We are very pleased to feature Beth Hankes for our October 17 profile. A Fine Art photographer and installation artist, Beth's photographic installation works have been seen in exhibits at the Photographic Resource Center/Boston, the Human Flows exhibition at the University of Cambridge in England and this past Summer at Room 68 in Provincetown MA.
(Please click on the images above to view them in a slideshow menu)
I had the chance to view Beth's works just after the New England Portfolio Reviews at the Griffin Museum of Photography in the summer of 2016. I didn't review the work but rather saw them casually. I immediately felt like the work was compelling. Beth is pushing the boundaries of photography in her multi leveled approach to building abstact and stirring images through a cut up collage technique that reveals a new dimension within the structure and perspective on figurative photographs. To quote Beth in her statement she nails it by saying "I emphasize a photograph’s capacity for being an entity by creating singular objects constructed from what was once something simply captured." Simply captured yet fundamentally complex in the approach to building something that is linear, colorful, sensous and tactile.
- Steven Duede, Fine Art Photographer, Arts Administrator, Intitiative Founder
Visit: Beth Hankes
Beth Hankes is a photographer and installation artist working in both film and digital formats. Her work has been exhibited in New England and abroad, notably at Room 68 in Provincetown summer 2017, at the 2013 Human Flows exhibition at the University of Cambridge in England, and at the Photographic Resource Center in Boston in 2012.
Beth graduated from Mount Holyoke College in 2008 with a degree in art history and studio art, and finished her master's degree in museum studies from Harvard Extension School in 2015. Beth lives and works in Newton, MA.
What is it about shapes, lines, and colors that are appealing, both in an object, and in a figure?
Why is there a desire to touch artwork that excites us, and a body that attracts us?
Do the experiences of each relate, or are they distinct?
I explore these questions in my ’Sensual Structures’ series.

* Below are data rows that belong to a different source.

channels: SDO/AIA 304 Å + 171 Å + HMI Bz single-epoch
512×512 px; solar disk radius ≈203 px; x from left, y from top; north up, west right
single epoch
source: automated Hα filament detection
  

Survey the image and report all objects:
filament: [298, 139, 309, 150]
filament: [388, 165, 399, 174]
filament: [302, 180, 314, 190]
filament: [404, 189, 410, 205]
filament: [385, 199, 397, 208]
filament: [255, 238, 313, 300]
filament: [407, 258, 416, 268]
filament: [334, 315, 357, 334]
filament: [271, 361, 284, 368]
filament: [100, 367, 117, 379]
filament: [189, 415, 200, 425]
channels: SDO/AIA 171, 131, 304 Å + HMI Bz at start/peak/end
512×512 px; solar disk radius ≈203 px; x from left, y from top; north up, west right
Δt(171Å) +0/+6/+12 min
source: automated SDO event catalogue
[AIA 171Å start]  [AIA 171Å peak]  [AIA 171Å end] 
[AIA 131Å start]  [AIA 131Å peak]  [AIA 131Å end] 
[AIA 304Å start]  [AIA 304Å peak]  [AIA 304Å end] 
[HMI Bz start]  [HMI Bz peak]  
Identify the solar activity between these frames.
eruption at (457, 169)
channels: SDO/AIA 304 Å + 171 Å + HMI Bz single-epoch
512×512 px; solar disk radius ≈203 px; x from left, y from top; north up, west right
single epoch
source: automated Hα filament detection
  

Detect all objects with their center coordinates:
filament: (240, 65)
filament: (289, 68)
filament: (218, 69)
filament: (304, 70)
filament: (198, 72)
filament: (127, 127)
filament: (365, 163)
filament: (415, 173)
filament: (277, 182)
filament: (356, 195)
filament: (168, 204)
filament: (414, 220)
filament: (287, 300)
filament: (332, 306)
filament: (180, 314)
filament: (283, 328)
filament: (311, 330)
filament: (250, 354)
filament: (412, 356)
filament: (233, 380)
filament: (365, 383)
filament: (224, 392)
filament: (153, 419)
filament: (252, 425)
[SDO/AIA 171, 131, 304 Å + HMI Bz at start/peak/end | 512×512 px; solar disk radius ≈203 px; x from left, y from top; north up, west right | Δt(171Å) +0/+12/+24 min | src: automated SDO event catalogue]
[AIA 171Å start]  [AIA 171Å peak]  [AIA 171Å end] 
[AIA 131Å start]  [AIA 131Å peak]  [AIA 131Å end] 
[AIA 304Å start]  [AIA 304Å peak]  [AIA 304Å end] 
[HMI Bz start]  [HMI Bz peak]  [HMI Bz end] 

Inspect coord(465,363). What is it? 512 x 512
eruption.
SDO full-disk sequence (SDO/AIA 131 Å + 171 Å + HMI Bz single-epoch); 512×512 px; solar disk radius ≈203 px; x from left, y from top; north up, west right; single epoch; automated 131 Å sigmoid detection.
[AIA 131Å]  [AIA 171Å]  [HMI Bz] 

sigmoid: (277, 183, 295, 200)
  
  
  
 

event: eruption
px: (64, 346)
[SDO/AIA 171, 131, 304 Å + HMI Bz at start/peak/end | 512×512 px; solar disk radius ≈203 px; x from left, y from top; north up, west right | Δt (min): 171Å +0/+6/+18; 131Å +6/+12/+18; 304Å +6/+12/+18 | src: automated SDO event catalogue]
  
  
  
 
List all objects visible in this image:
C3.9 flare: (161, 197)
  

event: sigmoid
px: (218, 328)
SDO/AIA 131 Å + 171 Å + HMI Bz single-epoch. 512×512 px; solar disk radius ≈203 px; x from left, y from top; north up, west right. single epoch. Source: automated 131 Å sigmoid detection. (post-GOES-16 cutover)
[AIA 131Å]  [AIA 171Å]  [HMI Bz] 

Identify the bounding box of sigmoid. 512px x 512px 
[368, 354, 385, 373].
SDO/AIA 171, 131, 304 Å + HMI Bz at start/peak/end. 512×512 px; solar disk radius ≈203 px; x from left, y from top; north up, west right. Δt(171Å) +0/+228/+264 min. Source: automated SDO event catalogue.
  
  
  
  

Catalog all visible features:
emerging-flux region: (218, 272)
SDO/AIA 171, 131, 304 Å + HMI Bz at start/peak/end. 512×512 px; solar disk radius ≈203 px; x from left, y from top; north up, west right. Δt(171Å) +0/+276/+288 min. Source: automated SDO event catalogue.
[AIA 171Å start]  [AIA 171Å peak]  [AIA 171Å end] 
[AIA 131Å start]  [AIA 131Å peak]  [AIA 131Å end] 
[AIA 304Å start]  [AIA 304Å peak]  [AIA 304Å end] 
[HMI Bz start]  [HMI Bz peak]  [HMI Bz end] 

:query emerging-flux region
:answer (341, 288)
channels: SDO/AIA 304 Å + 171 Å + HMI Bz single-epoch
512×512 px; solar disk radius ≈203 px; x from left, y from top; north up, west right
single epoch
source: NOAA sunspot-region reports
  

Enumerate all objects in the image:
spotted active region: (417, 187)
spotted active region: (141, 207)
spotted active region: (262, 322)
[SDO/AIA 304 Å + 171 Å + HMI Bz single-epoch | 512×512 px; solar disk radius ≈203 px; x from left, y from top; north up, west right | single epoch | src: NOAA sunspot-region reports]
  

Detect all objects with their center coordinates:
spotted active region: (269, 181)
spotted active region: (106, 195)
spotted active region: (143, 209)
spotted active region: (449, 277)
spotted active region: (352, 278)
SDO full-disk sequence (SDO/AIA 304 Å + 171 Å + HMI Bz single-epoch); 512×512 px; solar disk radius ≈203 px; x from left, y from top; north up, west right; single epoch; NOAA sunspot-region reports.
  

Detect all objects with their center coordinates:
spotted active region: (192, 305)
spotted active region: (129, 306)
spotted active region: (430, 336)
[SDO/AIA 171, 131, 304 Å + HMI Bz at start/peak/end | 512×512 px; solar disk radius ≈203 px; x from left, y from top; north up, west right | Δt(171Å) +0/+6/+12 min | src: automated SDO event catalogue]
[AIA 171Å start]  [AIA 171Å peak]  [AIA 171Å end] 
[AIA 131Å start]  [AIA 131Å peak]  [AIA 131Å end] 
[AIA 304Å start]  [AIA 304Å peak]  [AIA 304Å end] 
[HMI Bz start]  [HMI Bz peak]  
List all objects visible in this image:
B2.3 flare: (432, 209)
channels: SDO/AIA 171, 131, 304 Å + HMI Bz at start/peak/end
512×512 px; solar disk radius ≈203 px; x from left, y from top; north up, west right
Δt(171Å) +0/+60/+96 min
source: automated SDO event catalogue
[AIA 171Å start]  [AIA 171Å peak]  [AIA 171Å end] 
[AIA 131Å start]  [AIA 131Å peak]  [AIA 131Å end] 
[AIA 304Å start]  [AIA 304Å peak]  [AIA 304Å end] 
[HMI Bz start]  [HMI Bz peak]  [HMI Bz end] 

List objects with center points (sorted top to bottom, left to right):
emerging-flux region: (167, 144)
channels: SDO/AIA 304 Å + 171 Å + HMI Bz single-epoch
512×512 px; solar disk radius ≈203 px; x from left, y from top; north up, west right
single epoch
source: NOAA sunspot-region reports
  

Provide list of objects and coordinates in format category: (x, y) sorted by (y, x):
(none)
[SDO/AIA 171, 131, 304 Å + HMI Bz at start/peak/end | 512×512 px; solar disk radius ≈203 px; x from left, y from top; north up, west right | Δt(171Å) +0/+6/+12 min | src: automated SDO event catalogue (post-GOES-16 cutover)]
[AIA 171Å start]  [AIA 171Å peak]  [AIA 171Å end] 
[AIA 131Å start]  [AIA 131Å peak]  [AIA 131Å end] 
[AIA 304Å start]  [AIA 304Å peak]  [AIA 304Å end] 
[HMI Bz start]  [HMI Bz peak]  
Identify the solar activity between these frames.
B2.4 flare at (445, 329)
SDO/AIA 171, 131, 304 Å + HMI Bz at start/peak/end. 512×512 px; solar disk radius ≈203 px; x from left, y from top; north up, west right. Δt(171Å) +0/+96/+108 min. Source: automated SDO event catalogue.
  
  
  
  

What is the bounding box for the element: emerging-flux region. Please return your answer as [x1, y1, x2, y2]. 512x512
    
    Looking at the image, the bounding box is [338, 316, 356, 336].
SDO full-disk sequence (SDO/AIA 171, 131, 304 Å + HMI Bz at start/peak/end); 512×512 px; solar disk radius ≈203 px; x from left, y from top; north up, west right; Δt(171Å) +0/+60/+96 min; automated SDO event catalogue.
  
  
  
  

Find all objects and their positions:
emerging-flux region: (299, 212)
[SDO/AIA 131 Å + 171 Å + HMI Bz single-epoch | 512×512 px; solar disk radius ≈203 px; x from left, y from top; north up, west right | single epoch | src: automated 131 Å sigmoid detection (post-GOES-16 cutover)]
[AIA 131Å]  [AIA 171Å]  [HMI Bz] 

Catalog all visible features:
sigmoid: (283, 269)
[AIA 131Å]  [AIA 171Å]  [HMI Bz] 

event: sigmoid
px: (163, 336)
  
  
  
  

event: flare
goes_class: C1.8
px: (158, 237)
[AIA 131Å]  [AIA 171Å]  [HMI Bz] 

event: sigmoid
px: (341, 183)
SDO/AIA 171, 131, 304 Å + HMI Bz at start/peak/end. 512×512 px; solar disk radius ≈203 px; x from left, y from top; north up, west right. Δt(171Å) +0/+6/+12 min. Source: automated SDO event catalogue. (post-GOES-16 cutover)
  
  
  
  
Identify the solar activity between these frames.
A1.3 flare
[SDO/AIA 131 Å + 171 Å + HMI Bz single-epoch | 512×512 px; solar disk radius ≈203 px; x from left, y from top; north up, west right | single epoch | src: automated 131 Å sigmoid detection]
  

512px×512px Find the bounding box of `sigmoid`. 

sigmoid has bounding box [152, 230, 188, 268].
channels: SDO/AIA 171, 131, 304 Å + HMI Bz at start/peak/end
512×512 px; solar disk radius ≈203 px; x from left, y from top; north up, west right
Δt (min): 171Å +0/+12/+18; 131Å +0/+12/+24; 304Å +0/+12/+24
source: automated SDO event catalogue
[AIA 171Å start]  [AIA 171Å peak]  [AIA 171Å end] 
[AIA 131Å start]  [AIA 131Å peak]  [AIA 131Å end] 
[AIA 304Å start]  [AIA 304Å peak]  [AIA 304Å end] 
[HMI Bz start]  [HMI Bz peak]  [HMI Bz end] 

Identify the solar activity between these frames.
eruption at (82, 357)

The visceral and the tactile nature of color, texture, and form excites me. I particularly find photographs to have a physicality that is pleasurable to work with. In these collages I emphasize a photograph’s capacity for being an entity by creating singular objects constructed from what was once something simply captured.
The addition of the human figure adds a layer of tension to these compositions. Is the body simply a set of curves, lines, and shapes? Or does its geometry suggest more? Is it ok to accept the human figure as an object, or is humanity reduced in doing so? This tension and the unease it causes fascinates me, and fuels my exploration.